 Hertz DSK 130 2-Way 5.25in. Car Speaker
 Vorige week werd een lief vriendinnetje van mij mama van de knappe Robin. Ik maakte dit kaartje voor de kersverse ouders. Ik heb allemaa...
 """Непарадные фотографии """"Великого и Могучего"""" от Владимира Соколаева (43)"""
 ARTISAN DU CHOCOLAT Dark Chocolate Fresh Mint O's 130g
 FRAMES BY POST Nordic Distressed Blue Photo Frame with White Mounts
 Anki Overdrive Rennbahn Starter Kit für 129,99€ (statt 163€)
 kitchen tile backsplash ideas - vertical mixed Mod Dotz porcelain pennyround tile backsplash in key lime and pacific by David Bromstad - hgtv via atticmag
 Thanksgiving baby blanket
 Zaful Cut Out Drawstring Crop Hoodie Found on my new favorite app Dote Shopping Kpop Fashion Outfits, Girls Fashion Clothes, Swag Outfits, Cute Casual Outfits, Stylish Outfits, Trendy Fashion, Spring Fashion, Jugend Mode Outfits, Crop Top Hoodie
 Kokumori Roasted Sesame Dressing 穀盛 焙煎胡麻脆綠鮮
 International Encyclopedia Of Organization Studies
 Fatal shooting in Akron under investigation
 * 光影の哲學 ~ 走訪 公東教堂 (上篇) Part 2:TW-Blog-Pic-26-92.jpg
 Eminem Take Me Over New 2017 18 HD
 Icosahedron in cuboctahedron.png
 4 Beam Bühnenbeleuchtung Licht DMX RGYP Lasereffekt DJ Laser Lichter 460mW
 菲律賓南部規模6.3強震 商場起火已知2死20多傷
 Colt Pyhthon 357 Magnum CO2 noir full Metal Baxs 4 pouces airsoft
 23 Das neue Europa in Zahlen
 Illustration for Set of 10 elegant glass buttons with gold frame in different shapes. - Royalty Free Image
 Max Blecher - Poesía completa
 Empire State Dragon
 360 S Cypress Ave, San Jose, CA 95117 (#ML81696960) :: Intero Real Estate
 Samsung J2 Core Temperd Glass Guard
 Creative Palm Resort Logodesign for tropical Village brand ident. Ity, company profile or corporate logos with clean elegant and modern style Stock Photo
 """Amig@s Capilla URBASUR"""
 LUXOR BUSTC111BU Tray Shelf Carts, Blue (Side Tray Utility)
########
■ Problem statement
Transcribe the listing shown above in full and without change.

■ Result of the exercise
 Hertz DSK 130 2-Way 5.25in. Car Speaker
 Vorige week werd een lief vriendinnetje van mij mama van de knappe Robin. Ik maakte dit kaartje voor de kersverse ouders. Ik heb allemaa...
 """Непарадные фотографии """"Великого и Могучего"""" от Владимира Соколаева (43)"""
 ARTISAN DU CHOCOLAT Dark Chocolate Fresh Mint O's 130g
 FRAMES BY POST Nordic Distressed Blue Photo Frame with White Mounts
 Anki Overdrive Rennbahn Starter Kit für 129,99€ (statt 163€)
 kitchen tile backsplash ideas - vertical mixed Mod Dotz porcelain pennyround tile backsplash in key lime and pacific by David Bromstad - hgtv via atticmag
 Thanksgiving baby blanket
 Zaful Cut Out Drawstring Crop Hoodie Found on my new favorite app Dote Shopping Kpop Fashion Outfits, Girls Fashion Clothes, Swag Outfits, Cute Casual Outfits, Stylish Outfits, Trendy Fashion, Spring Fashion, Jugend Mode Outfits, Crop Top Hoodie
 Kokumori Roasted Sesame Dressing 穀盛 焙煎胡麻脆綠鮮
 International Encyclopedia Of Organization Studies
 Fatal shooting in Akron under investigation
 * 光影の哲學 ~ 走訪 公東教堂 (上篇) Part 2:TW-Blog-Pic-26-92.jpg
 Eminem Take Me Over New 2017 18 HD
 Icosahedron in cuboctahedron.png
 4 Beam Bühnenbeleuchtung Licht DMX RGYP Lasereffekt DJ Laser Lichter 460mW
 菲律賓南部規模6.3強震 商場起火已知2死20多傷
 Colt Pyhthon 357 Magnum CO2 noir full Metal Baxs 4 pouces airsoft
 23 Das neue Europa in Zahlen
 Illustration for Set of 10 elegant glass buttons with gold frame in different shapes. - Royalty Free Image
 Max Blecher - Poesía completa
 Empire State Dragon
 360 S Cypress Ave, San Jose, CA 95117 (#ML81696960) :: Intero Real Estate
 Samsung J2 Core Temperd Glass Guard
 Creative Palm Resort Logodesign for tropical Village brand ident. Ity, company profile or corporate logos with clean elegant and modern style Stock Photo
 """Amig@s Capilla URBASUR"""
 LUXOR BUSTC111BU Tray Shelf Carts, Blue (Side Tray Utility)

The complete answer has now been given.